Cultura

Tomatito: "O flamenco é a raiz de um povo criada do zero"

José Fernández Torres, o Tomatito, guitarista espanhol, tem 65 anos. FOTO: DR

Guitarrista flamenco toca ao vivo esta quarta-feira no Porto e na quinta em Lisboa. JN entrevistou o lendário artista espanhol.

Com a morte de Paco de Lucía e Manolo Sanlúcar, Tomatito é um dos poucos sobreviventes entre os melhores guitarristas de flamenco do Mundo. Esta quarta-feira toca na Casa da Música, no Porto, e na quinta sobe ao Centro Cultural de Belém, em Lisboa, acompanhado do  filho José del Tomate. 

Tomatito é  José Fernandez Torres, 65 anos, filho do grande guitarrista El Tomate, segunda geração de músicos. Passou a infância em Pescadería, Almeria, mas rapidamente mudou-se para Málaga, onde começou a sua trajetória como profissional da guitarra. Ali colidiu com o génio, Camarón de la Isla. Juntos, fizeram história no flamenco, partilhando palcos em todo o Mundo. Entre outros feitos  ganhou sete Grammys Latinos e gravou a banda sonora do filme “O advogado do diabo”. 

Começa a sua carreira logo com os melhores, como Camarón de la Isla e Paco de Lucía. Sente saudades?

Muitas, isso foi o melhor que aconteceu na minha carreira artística. É um pedaço de tempo inesquecível com Camarón e Paco.

Esse duo foi a sua grande influência?

Sim,  Paco de Lucía e Camarón de la Isla são as minhas grandes referências. 

Desde esses idos anos 1970, como vê a evolução do flamenco?

O flamenco é uma música muito sábia, entram muitas coisas novas, mas somente ficam as que valem. Por exemplo, quando o Paco de Lucía trouxe o cajón peruano, ele ficou e agora todos os flamencos o usam. Porque era válido. Agora este flamenquito... quando não respeita a raiz, é outra coisa.   

Ainda sente desafios diários na guitarra flamenca?

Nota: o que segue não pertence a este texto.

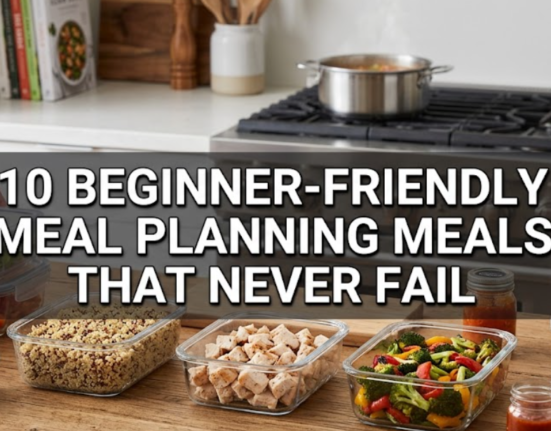 10 beginner-friendly meal planning meals that never fail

Sempre. Quando Paco de Lucía nos abriu as portas da música do mundo começámos todos a investigar. Continuo a ser muito curioso e a querer explorar harmonias novas. Adoro música jazz, especialmente desde que comecei a trabalhar com Michel Camilo e desde que fui à Argentina que fiquei apaixonado pelo Piazzolla. Também adoro música clássica, por isso decidi gravar o “Concierto de Aranjuez”, de Joaquín Rodrigo. 

Onde encontra inspiração para as suas composições?

É algo muito pessoal, mas penso que todos nós, os flamencos, encontramos a inspiração quando estamos todos juntos num festival e essa misteriosa energia nos contagia. 

Como vê o flamenco na música contemporânea?

Isso não é flamenco, o flamenco é a raiz de um povo criada do zero. O que acontece agora cheira a flamenco e está bem. É bem-vindo. Mas uma casa não se começa pelo teto. Com a música é a mesma coisa.

Há algum concerto que tenha na sua memória como um dos melhores?

Tenho muita sorte do público gostar de mim, é difícil escolher um. Mas lembro-me de um em Montepellier com o Camarón, e quem nos anunciava era o Quincy Jones. Isso foi muito grande.  

Ganhar os Grammys Latinos foi marcante na sua carreira?

Sim, mas não temos de ficar presos pelos prémios que ganhámos e ficar a dormir. Foi algo muito bom, mas tenho de perseguir a inquietude. 

Qual é a sensação de tocar com o seu filho, sendo já a terceira geração?

É uma sensação muito boa, ele porta-se muito bem, e toca bem. E nunca lhe impus nada, os filhos não devem seguir os pais obrigados. Ele é um enamorado do instrumento. 

Que repertório traz para os concertos em Portugal?

No programa para Portugal trago aquilo a que chamo um passeio pela minha música, repertório de Paco de Lucía, de Camarón de la Isla e também  trago uma zambra muito bonita, do Niño Ricardo que é o meu filho que toca . Algo que creio  que vai fazer o público passar muito bem e desfrutar destas noites.